Not exactly the most “zen” place to practice yoga, I thought.
Our instructor taught us some basic poses (like cat, cow, and downward dog) that my not-awesomely-flexible body could actually hold with ease. Mirroring my instructor’s body, limb by limb and movement by movement, wasn’t the difficult part.
It was the way she asked us to breathe. It was the way she asked us to — gasp — focus on our breath.
She asked us to breathe out when my body was craving a gulp of air. She asked us to inhale for the duration of a pose, which made me lightheaded.
It just didn’t feel right. None of it felt good. I felt like I was hurting my body, somehow, by breathing in a manner inconsistent with its own bidding.
And what’s worse is that the class caused me to focus on my breath to an even greater extent than I had been before.
More than once, it made me panic — to the point of leaving class. (I ended up getting a C because of those missed classes, too.)
USING YOGA ON YOUR OWN TERMS
In the years that have passed since I took that yoga class in college, I’ve learned a lot more about breathing. It took me a full two years to learn how to breath diaphragmatically without getting all anxious and air-hungry about it, and I’ve since taught myself enough about the autonomic nervous system to feel fairly confident that I will not stop breathing even when my mind isn’t paying attention to my breathing.
I can now pay attention to my breath when I want to — I don’t feel compelled to do it all the time in order to “make sure” I’m breathing properly. This has come with a great deal of practice.

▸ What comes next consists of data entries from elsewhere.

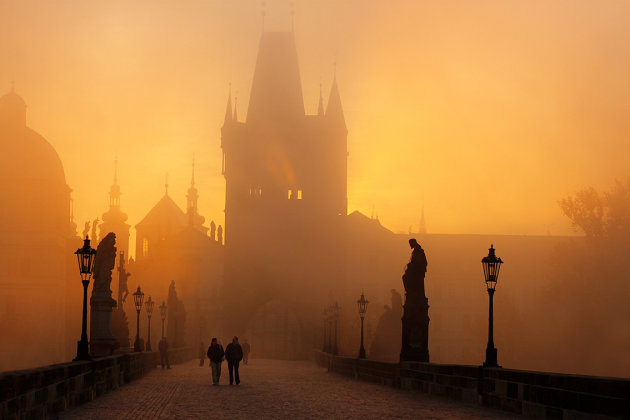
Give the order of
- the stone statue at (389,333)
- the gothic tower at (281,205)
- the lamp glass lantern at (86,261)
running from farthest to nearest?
the gothic tower at (281,205) → the stone statue at (389,333) → the lamp glass lantern at (86,261)

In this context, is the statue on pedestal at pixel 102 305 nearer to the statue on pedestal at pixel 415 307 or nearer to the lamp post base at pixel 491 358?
the statue on pedestal at pixel 415 307

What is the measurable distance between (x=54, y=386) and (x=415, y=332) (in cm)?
1444

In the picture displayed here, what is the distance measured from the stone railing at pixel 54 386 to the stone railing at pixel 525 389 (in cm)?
722

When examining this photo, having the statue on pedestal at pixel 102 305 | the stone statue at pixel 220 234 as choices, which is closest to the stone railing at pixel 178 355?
the statue on pedestal at pixel 102 305

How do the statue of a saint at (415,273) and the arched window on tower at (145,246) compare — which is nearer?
the statue of a saint at (415,273)

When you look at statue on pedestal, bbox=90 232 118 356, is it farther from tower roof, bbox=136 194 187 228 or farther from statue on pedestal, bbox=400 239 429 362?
tower roof, bbox=136 194 187 228

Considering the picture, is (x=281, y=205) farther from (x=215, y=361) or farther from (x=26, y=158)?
(x=215, y=361)

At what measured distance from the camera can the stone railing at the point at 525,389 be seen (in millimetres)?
13422

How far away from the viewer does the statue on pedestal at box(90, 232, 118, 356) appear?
3155cm

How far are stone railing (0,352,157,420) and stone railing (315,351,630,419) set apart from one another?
7224 mm

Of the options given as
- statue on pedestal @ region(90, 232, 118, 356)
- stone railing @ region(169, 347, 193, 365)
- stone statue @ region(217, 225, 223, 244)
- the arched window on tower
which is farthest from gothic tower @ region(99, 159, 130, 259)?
statue on pedestal @ region(90, 232, 118, 356)

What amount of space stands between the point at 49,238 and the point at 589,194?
212 ft

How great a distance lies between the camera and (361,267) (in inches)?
4616

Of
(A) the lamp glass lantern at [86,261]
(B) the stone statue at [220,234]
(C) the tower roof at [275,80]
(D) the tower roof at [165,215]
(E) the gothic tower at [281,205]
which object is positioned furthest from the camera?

I’m still very ambivalent about the practice of yoga. On one hand, I really love the way the stretching makes my body feel open and limber and light. I enjoy doing sun salutations. I enjoy stretching the muscles between my ribs. And I really like lying down into child’s pose to stretch out my upper back and ground me into the moment. It’s relaxing.
But I’m fairly certain I won’t be taking any more yoga classes in the future. I’ve learned many of the yoga poses from my college class and from Youtube, and using those poses on my own terms — and to the extent that they cause me comfort, not anxiety — works just fine for me.
Don’t feel as though you have to stick with a particular yoga routine (especially one involving specific breathwork) if it doesn’t feel right for you. Everyone’s body is different, and we are all at different stages in our anxiety treatment.
Avoid the pressure to conform to what works for someone else — and just sink into the stretches that work for you.